Dans la tourmente, ce cher Aquaman doit se tourner vers son rival de frère Orm, afin de former une alliance et espérer sauver ses proches sur Terre et dans les mers des dérives de son nemesis – qui menace l’équilibre climatique. De quoi poser les bases d’un buddy movie en bonne et due forme, où l’humour et les répliques cinglantes se mêlent à des séquences de bravoure, le tout dans un gloubi-goulba numérique. Si l’idée d’enrichir la mythologie des Sept Royaumes est intéressante, tout comme le fait d’instiller une fibre écologique à l’intrigue, difficile pourtant de se laisser embarquer sur les flots de l’aventure, la faute à une écriture brouillonne. Les tergiversations quant à la tonalité du film, que l’on doit aux têtes pensantes du DCEU qui clairement ne savaient plus comment mener leur barque en terme de construction et cohérence, plombent cette suite qui a du mal à sortir la tête hors de l’eau.

Comme on s’en doutait, les multiples sessions de réécriture ont amené à une dramaturgie aseptisée, l’humour prenant le pas sur la volonté de proposer une intrigue plus sombre. Ce qui se ressent à l’écran, les tentatives de James Wan de muscler son jeu en terme de mise en scène, utilisant l’imagerie lovecraftienne pour noircir le tableau et apporter des éléments de ‘dark fantasy’ se voyant annihiler par les reshoots opérés avant la sortie (mal cadrés, ce qui renforce l’aspect film malade), donnant la part-belle aux facéties de Jason Momoa, qui s’amuse comme un gamin à courir dans tous les sens et à sortir des vannes plus ou moins lourdes.
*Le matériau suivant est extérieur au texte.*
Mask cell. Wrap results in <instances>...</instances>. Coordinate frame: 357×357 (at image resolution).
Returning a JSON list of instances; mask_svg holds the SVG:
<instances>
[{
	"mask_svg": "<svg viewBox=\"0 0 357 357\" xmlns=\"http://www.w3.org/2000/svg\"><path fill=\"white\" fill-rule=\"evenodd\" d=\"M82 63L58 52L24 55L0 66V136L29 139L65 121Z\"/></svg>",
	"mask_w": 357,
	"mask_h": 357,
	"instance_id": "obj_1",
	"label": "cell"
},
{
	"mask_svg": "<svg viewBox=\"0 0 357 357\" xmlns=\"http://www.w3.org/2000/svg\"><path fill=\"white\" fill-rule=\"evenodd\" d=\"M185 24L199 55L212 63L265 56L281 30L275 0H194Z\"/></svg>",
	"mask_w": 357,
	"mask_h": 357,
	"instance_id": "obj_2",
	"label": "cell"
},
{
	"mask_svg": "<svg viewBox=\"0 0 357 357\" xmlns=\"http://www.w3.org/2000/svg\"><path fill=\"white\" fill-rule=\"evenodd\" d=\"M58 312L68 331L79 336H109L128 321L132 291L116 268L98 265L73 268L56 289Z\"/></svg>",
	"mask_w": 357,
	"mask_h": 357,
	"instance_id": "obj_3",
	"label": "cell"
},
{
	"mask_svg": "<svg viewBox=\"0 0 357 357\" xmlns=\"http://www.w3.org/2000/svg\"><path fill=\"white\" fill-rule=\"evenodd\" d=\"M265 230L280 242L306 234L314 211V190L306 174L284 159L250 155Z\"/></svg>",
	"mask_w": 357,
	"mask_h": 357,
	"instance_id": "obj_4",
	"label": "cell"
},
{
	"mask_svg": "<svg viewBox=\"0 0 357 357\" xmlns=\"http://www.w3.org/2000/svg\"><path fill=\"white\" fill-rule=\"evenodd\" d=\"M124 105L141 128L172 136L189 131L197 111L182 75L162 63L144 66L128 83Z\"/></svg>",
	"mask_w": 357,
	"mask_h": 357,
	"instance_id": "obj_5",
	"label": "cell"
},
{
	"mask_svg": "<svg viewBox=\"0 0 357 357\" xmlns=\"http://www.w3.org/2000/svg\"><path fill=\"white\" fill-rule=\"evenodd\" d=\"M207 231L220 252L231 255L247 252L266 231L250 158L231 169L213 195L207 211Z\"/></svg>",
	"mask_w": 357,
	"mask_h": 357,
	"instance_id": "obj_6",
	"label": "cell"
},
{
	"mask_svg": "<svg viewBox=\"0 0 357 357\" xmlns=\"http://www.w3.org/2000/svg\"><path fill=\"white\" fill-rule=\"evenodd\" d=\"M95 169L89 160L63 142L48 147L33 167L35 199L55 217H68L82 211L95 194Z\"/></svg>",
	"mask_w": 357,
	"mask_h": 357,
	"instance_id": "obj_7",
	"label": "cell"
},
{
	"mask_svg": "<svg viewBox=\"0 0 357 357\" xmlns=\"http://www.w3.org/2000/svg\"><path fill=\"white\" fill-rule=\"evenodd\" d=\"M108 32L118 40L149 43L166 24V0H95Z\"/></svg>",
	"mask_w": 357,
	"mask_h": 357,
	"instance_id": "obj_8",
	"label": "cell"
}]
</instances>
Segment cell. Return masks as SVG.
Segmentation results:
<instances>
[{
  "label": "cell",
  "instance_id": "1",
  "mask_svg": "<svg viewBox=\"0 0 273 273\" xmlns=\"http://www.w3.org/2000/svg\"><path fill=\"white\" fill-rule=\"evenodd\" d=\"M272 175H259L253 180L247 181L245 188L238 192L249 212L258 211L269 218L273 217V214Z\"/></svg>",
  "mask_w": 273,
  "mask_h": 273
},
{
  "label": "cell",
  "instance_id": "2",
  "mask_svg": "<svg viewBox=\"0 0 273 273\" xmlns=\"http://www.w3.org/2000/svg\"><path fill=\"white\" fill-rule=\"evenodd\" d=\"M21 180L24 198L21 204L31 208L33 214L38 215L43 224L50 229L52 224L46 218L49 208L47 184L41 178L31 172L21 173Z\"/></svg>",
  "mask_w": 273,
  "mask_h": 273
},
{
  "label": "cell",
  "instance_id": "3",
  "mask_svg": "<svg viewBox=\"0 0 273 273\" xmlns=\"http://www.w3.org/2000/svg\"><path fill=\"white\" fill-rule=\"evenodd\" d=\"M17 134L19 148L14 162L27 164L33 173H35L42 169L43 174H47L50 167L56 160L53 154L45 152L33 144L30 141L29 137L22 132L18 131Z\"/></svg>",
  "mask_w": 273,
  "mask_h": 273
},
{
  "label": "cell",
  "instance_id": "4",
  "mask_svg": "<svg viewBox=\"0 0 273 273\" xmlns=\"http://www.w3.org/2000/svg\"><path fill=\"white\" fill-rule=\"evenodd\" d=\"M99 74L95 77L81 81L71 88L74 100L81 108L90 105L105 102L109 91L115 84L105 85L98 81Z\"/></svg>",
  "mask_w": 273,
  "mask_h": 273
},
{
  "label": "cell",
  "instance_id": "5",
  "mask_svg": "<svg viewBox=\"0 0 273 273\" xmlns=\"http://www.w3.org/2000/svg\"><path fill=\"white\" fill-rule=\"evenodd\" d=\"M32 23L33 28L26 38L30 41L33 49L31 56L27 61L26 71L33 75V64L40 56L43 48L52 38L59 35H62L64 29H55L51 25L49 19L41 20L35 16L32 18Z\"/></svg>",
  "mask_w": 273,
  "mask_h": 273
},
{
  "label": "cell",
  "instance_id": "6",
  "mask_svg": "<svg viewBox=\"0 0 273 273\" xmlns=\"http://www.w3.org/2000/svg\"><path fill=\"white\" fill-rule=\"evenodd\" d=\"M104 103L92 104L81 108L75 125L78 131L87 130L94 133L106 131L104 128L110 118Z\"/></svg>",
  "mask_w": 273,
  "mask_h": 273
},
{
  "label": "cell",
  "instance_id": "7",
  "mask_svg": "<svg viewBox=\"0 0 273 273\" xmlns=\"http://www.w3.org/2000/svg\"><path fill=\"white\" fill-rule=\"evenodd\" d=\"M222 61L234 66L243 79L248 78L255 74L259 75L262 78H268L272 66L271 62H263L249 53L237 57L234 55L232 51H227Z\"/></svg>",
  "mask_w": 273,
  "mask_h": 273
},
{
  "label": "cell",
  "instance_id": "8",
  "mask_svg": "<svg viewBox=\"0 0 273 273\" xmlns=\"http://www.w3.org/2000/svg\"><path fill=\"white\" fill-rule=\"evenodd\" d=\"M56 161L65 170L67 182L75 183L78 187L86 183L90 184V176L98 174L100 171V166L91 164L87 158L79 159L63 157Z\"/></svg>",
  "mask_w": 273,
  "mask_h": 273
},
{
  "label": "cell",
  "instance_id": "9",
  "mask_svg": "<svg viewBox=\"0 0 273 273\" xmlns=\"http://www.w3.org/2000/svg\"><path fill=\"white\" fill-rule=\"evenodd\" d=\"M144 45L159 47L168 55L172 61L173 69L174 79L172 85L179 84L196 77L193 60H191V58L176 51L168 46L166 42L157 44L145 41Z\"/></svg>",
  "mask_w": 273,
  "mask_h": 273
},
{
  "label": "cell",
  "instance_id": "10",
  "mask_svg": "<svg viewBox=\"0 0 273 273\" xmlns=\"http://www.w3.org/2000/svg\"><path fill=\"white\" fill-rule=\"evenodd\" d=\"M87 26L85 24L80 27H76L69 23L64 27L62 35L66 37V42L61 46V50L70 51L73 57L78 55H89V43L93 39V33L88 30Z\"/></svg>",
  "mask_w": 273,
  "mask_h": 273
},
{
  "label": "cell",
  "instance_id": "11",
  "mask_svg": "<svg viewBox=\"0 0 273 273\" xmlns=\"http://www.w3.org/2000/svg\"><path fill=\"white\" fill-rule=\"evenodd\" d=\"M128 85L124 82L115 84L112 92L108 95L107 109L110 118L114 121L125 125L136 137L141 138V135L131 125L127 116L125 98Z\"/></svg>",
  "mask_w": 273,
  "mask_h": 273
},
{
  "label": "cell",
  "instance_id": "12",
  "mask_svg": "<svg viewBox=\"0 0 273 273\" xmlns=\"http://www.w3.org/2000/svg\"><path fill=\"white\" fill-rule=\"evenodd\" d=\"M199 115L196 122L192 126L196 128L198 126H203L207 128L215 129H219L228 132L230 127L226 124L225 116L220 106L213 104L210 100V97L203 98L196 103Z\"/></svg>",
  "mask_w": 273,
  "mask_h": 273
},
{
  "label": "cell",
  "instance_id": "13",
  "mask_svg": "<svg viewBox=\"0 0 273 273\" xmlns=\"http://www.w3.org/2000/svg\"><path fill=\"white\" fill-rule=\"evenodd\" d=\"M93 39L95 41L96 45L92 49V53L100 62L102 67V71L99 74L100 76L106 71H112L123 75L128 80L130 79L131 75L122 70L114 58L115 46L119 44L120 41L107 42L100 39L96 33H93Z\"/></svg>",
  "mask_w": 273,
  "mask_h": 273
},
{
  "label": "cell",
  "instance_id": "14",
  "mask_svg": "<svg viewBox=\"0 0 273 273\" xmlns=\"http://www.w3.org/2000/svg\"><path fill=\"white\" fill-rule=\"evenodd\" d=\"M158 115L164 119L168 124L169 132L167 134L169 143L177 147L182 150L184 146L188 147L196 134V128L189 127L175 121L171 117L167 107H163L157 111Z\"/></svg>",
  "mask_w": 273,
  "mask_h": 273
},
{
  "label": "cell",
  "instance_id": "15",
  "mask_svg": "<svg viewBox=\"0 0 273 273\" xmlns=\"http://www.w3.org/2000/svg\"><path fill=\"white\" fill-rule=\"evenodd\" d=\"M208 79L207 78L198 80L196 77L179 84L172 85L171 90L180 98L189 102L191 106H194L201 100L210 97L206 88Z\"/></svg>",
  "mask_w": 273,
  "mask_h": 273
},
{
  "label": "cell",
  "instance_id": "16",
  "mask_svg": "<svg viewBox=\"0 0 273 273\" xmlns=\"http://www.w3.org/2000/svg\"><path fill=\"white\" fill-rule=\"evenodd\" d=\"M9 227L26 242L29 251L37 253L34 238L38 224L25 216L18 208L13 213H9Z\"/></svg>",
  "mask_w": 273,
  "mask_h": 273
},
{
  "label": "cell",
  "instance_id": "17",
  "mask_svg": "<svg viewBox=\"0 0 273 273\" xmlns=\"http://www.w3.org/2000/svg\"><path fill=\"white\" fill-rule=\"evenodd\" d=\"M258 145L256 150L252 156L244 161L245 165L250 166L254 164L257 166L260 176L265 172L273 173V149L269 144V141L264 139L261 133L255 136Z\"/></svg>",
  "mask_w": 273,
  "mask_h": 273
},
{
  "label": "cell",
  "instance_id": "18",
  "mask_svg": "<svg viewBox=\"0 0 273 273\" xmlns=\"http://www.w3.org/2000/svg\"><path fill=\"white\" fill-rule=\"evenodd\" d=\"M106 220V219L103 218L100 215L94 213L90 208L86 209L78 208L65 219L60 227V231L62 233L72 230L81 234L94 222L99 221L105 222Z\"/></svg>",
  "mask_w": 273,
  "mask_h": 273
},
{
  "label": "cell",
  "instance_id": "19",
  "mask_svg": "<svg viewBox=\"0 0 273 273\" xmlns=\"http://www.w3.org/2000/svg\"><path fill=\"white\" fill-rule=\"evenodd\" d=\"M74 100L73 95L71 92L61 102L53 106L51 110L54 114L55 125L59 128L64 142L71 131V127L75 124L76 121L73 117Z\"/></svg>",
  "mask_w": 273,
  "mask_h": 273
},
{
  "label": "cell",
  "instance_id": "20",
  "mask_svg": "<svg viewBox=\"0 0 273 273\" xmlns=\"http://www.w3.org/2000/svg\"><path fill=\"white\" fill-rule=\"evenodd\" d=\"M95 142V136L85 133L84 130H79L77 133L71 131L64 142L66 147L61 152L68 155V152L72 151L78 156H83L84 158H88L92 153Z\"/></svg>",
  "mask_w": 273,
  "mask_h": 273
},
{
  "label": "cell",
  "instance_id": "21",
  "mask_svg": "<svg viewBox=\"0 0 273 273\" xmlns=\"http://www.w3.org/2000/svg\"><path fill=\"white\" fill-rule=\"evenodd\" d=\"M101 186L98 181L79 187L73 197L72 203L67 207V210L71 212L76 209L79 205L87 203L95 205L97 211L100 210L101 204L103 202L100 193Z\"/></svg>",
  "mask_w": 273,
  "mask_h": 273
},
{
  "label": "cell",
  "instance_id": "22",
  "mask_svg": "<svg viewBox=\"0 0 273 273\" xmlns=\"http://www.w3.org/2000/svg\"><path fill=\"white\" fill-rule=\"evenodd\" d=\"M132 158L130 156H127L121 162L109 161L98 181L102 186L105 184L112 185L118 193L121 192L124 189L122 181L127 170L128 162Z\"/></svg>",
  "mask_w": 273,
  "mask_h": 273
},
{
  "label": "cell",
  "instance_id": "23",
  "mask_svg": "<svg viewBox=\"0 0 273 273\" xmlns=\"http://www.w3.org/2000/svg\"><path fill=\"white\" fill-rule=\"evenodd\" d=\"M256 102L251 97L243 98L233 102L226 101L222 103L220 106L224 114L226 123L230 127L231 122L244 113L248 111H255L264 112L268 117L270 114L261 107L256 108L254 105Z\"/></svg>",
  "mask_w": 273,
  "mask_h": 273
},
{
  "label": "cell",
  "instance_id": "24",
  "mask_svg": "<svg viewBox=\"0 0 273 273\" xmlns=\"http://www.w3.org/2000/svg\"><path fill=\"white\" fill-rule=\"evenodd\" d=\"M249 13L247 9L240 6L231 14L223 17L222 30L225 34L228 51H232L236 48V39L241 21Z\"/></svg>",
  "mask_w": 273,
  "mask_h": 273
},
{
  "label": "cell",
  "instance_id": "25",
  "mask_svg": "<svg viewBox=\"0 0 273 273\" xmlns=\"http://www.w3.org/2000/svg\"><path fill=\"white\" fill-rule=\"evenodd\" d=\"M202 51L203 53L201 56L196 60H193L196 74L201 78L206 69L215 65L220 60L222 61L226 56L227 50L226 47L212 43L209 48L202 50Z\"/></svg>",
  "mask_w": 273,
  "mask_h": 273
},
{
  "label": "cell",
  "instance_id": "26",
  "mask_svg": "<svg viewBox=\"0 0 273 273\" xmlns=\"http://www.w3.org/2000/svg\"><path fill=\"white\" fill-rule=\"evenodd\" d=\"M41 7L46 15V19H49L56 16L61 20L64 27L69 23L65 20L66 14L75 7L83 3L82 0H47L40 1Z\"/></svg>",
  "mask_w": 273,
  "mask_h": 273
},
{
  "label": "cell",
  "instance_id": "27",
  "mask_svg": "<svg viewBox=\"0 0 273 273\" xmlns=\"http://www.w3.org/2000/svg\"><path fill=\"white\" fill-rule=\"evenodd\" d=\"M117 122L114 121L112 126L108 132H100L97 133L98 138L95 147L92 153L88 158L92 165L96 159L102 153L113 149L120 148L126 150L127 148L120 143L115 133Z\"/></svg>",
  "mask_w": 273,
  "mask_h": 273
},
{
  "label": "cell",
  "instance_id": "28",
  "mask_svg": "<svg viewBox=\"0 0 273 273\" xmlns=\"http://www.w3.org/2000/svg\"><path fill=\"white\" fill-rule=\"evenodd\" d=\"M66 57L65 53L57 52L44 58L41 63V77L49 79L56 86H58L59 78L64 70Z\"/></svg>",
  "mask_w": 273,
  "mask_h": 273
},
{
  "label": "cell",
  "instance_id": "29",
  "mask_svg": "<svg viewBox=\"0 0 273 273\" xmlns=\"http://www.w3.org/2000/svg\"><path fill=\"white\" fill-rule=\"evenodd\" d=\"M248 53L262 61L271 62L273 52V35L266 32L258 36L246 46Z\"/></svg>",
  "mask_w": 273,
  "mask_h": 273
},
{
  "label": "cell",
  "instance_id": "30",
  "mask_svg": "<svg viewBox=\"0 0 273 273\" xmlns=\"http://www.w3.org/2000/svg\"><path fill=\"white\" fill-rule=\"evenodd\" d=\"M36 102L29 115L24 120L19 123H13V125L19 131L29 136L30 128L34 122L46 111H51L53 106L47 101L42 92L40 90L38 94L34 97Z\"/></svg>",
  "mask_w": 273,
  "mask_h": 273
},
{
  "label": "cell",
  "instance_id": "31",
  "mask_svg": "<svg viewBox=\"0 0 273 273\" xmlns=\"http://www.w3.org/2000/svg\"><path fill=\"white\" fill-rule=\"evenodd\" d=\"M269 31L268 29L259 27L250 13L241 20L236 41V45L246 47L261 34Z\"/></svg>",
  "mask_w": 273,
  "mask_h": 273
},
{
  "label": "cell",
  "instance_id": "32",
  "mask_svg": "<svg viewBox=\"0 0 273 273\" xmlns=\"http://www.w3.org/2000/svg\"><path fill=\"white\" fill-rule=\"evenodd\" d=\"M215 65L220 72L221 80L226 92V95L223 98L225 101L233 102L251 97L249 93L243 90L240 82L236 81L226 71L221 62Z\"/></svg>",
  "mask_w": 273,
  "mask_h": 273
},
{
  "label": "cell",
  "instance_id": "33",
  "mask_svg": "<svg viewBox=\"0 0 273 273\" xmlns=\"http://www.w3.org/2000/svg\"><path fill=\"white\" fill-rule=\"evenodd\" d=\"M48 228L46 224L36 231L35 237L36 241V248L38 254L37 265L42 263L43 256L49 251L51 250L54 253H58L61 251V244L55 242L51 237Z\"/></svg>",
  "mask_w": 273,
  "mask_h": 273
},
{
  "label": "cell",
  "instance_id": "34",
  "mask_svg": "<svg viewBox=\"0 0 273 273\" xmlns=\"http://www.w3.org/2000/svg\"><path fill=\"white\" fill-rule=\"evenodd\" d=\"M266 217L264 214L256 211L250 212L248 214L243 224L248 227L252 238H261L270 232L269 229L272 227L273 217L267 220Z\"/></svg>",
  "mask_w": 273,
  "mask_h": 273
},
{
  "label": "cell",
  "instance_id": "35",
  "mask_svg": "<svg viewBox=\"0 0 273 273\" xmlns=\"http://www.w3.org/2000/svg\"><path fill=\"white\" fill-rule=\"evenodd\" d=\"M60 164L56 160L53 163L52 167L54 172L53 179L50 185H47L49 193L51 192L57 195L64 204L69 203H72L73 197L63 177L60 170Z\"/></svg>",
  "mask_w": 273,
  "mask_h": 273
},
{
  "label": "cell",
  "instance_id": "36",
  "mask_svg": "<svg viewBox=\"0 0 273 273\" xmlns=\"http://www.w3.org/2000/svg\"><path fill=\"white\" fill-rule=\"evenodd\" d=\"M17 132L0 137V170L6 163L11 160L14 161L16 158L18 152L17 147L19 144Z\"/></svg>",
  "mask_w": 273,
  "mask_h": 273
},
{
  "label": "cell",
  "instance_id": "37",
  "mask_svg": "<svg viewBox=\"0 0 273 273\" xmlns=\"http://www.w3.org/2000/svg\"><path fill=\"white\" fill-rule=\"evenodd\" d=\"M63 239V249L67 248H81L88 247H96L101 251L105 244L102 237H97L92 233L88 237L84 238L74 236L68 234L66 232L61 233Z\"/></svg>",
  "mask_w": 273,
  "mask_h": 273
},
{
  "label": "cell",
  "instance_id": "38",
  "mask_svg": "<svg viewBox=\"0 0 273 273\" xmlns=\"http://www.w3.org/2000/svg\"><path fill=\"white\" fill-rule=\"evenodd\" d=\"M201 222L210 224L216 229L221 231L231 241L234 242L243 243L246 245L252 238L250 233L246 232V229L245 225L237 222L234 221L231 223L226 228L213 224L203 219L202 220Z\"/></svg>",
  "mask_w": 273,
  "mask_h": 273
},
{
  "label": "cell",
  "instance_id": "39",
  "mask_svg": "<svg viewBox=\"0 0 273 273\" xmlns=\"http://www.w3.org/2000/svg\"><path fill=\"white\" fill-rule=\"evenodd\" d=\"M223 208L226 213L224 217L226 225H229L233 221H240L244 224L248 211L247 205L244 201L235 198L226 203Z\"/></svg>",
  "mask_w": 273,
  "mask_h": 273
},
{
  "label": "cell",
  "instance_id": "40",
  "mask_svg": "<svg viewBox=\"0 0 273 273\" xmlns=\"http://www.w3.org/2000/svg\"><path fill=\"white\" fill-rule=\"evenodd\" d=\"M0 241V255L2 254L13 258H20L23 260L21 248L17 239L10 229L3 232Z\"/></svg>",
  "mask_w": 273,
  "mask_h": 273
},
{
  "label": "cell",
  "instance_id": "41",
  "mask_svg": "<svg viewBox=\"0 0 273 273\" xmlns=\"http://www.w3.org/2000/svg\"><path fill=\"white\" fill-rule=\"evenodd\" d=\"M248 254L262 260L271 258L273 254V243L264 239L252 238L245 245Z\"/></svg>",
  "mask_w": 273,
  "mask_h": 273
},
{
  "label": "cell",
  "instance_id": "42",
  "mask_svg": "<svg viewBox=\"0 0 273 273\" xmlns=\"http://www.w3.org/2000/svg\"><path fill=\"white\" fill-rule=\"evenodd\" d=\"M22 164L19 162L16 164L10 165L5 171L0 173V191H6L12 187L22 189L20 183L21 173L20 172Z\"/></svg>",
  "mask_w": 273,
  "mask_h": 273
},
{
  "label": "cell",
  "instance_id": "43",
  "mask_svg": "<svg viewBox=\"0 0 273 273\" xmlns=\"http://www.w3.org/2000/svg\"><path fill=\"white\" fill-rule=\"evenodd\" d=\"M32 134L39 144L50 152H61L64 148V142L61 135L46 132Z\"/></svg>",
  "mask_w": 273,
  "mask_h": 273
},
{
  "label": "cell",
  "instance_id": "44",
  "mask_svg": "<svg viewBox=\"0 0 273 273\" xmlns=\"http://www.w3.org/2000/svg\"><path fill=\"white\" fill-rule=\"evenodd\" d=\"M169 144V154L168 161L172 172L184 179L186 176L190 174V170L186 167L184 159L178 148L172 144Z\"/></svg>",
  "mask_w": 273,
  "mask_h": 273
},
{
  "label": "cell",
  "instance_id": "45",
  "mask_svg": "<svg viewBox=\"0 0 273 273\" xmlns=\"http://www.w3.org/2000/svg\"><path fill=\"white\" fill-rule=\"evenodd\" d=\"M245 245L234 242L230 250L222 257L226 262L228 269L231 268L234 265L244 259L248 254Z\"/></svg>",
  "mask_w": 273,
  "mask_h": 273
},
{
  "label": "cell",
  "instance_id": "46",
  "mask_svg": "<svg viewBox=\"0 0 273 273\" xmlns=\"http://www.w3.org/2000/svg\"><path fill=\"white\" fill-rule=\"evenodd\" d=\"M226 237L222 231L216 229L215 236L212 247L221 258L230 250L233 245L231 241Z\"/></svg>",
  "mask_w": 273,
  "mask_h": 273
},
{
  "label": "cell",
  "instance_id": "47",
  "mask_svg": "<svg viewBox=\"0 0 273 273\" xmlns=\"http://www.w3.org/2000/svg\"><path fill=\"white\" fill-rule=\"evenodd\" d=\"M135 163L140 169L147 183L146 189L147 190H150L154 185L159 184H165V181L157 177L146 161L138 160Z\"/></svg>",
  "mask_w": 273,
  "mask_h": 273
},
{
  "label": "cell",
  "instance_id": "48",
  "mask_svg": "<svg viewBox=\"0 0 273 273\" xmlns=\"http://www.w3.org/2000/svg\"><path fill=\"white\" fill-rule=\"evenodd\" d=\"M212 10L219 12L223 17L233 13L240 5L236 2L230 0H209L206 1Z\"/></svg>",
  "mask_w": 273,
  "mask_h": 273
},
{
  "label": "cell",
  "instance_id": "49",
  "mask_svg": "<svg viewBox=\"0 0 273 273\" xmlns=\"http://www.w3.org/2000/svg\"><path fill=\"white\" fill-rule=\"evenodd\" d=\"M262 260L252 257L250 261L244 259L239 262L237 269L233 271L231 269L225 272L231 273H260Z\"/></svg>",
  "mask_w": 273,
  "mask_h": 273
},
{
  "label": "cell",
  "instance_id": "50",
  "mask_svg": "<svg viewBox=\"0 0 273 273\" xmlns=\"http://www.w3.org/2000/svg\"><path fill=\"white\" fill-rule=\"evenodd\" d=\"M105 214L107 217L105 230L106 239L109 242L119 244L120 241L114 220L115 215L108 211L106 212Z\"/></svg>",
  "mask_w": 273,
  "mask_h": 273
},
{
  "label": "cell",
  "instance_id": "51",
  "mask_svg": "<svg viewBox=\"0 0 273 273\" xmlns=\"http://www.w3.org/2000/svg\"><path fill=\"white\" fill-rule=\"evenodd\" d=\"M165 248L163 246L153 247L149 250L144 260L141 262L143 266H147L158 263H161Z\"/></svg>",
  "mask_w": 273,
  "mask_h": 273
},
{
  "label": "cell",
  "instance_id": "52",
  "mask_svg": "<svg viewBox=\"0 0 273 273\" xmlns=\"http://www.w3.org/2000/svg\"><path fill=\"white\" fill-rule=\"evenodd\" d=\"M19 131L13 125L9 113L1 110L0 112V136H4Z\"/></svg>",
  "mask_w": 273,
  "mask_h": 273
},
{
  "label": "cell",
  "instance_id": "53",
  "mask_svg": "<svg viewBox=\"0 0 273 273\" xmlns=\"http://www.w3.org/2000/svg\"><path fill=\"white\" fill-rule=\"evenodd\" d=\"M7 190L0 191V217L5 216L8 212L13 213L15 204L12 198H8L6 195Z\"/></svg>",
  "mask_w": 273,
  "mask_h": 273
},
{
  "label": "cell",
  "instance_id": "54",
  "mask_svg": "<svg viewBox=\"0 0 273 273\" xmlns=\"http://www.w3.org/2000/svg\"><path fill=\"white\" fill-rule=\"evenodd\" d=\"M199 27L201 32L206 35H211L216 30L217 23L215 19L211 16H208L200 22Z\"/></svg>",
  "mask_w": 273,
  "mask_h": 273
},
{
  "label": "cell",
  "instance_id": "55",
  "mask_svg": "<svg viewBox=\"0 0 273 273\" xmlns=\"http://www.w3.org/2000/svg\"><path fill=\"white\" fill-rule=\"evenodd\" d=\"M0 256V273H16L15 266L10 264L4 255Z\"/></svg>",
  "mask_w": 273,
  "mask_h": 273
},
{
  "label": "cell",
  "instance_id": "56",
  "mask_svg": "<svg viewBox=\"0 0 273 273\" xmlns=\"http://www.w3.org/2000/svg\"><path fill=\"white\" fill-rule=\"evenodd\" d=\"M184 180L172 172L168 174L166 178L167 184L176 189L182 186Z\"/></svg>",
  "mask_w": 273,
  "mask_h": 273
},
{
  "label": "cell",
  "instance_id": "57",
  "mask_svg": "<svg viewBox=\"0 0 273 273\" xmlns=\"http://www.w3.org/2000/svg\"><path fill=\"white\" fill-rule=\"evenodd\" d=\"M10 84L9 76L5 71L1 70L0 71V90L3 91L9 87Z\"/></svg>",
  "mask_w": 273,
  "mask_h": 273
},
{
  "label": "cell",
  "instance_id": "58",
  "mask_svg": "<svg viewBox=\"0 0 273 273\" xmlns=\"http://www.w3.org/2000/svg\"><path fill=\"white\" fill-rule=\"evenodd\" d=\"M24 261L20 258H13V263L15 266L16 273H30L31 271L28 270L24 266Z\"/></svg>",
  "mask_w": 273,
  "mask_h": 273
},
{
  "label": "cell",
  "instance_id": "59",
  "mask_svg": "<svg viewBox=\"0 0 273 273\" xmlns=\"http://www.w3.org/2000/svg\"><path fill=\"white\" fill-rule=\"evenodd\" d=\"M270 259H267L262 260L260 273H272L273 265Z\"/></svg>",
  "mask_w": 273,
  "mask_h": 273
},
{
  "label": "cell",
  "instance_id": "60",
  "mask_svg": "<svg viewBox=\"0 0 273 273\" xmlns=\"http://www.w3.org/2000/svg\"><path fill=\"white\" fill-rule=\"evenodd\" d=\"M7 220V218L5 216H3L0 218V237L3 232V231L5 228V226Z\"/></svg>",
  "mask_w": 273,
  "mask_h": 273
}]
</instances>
Face à une vedette en roue libre, ses camarades de jeu ont d’ailleurs du mal à prendre un minimum de lumière à l’exception de Patrick Wilson et Yahya Abdull-Mateen II, qui s’en sortent du mieux qu’ils peuvent. Au contraire, Amber Heard et Nicole Kidman se révèlent transparentes, ce qui est d’autant plus notable pour la première qui est reléguée au troisième plan. Un indice de plus sur des coulisses qui n’ont pas dû être de tout repos. Quoiqu’il en soit Aquaman, tout comme le DC Extended Universe, peuvent prendre congés, le temps étant venu de tirer sa révérence au terme d’une décennie d’existence pour le moins troublée dans le paysage cinématographique.

Si nous ne sommes pas à une catastrophe du niveau de The Flash, Aquaman et le Royaume Perdu manque malgré tout de panache pour réellement satisfaire les attentes, James Wan essayant maladroitement de sauver les meubles pour que cette suite ne sombre pas dans les abysses du ridicule. Un défi pour le moins compliqué lorsque l’on est en possession d’un script à la qualité aléatoire et un Jason Momoa proche de la caricature.